# TASK TO CARRY OUT
Find each line in the entries below that contains the word "stone", and copy those lines out.

# EXTRACTED INFORMATION

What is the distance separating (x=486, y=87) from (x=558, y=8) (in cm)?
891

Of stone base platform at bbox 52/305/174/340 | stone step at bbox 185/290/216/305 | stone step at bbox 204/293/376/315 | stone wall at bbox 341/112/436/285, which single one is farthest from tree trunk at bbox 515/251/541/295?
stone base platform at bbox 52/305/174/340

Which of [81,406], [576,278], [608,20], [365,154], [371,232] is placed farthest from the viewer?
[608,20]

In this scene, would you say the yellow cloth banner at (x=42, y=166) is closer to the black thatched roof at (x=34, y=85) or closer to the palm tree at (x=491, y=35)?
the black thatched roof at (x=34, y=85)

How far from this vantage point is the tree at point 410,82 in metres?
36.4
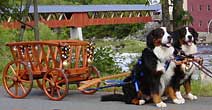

# THE OUTPUT
Of stone base platform at bbox 52/305/174/340 | stone step at bbox 185/290/216/305 | stone step at bbox 204/293/376/315 | stone wall at bbox 341/112/436/285, which single one is farthest from tree trunk at bbox 515/251/541/295?
stone base platform at bbox 52/305/174/340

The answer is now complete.